Elections fédérales : Jack Layton cible de The Gazette & la valse à deux temps d’Amir Khadir

Le NPD est un leurre. Le chant de la sirène à moustache Jack Layton ne doit pas tromper les Montréalais et les Québecois. Dans un éditorial aigre et pas doux, le quotidien anglophone de la métropole, The Gazette, n’y va pas par quatre chemins pour dénoncer la « séduction orange » du Nouveau parti démocratique.

The Gazette rappelle qu’un récent sondage a démontré que les Québécois anglophones seraient tout particulièrement séduits par le NPD. Près de 45% d’entre eux s’apprêteraient à voter pour un candidat ou une candidate du parti de Jack Layton le 2 mai prochain ! Mais la fameuse « révolution orange » dont tout le monde parle ne serait en réalité que le fait de « commentateurs surchauffés », croit savoir le quotidien.

Si les Québécois semblent « enclins à céder à la tentation », écrit l’éditorialiste du journal, ils feraient bien mieux de se méfier « de ce que cache le sourire gagnant de Jack Layton ». Sa « position molle » sur la question de l’unité nationale et « sa récente indulgence envers  les nationaliste québécois qui s’est traduit par une promesse imprudente de rouvrir le débat constitutionnel » sont parmi les arguments avancés par le journal pour dénoncer les artifices de Layton.

Rien ne lui est épargné. Sans même parler du coût des promesses du NPD qui tiennent, selon The Gazette, des « mathématiques vaudous ». Le quotidien anglophone en veut surtout à M. Layton de s’être trop avancé sur la question référendaire, au mépris de la loi sur la clarté référendaire, qui prévoit les modalités en cas de sécession de l’une des provinces canadiennes. Une loi qui vise tout particulièrement le Québec bien entendu.

Si certains arguments avancés dans l’éditorial sont intéressants d’un point de vue politique, d’autres sont nettement moins fairplay, comme ces attaques à l’égard des candidats du NPD:

« Lorsque les élections ont été déclenchées, le NPD manquait de candidats dans la province. La conséquence est que bon nombre de candidats québécois du parti sont des néophytes en politique. Certains sont encore étudiants et d’autres vivent loin de la circonscription où ils sont en lice. Un a même été retrouvé en vacances à Las Vegas en pleine campagne électorale… »

Et The Gazette de conclure:

« Pour ceux qui ont été éblouis par le sourire Layton, un conseil judicieux serait de faire attention à ce que vous souhaitez ».

-- -- --

* **Défi 1**:
Recopiez fidèlement le passage de l'article sur l'éditorial de The Gazette allant de « Elections fédérales : Jack » jusqu'à « Nouveau parti démocratique. » inclus.
* **Défi 2**:
D'après l'article sur l'éditorial de The Gazette, quelle part des Québécois anglophones s'apprêterait à voter pour un candidat du NPD ?
Les entrées présentées ensuite forment un matériau distinct du texte.

[Entrées de contours]
-- -- --

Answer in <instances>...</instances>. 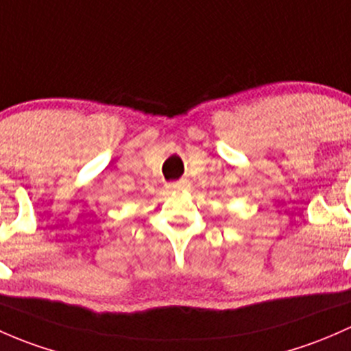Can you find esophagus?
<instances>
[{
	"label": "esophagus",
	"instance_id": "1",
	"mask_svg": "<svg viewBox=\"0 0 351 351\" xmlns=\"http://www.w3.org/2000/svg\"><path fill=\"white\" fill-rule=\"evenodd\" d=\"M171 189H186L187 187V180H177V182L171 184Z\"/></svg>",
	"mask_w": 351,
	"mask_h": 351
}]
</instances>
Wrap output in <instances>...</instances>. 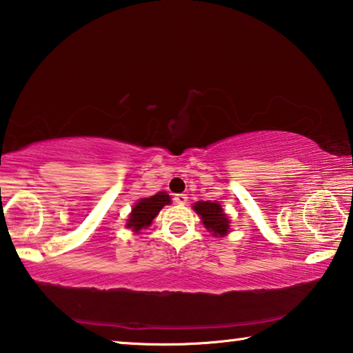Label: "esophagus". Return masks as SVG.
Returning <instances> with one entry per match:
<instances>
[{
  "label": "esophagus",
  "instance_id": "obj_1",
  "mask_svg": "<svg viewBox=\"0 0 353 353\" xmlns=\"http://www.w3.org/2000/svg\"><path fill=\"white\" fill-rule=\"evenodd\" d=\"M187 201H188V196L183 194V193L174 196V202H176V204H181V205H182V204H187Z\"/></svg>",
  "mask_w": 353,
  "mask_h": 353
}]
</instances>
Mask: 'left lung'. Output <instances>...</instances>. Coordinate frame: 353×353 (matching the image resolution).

-- -- --

* **Solution 1**:
Elections fédérales : Jack Layton cible de The Gazette & la valse à deux temps d’Amir Khadir

Le NPD est un leurre. Le chant de la sirène à moustache Jack Layton ne doit pas tromper les Montréalais et les Québecois. Dans un éditorial aigre et pas doux, le quotidien anglophone de la métropole, The Gazette, n’y va pas par quatre chemins pour dénoncer la « séduction orange » du Nouveau parti démocratique.

* **Solution 2**:
Près de 45% d'entre eux.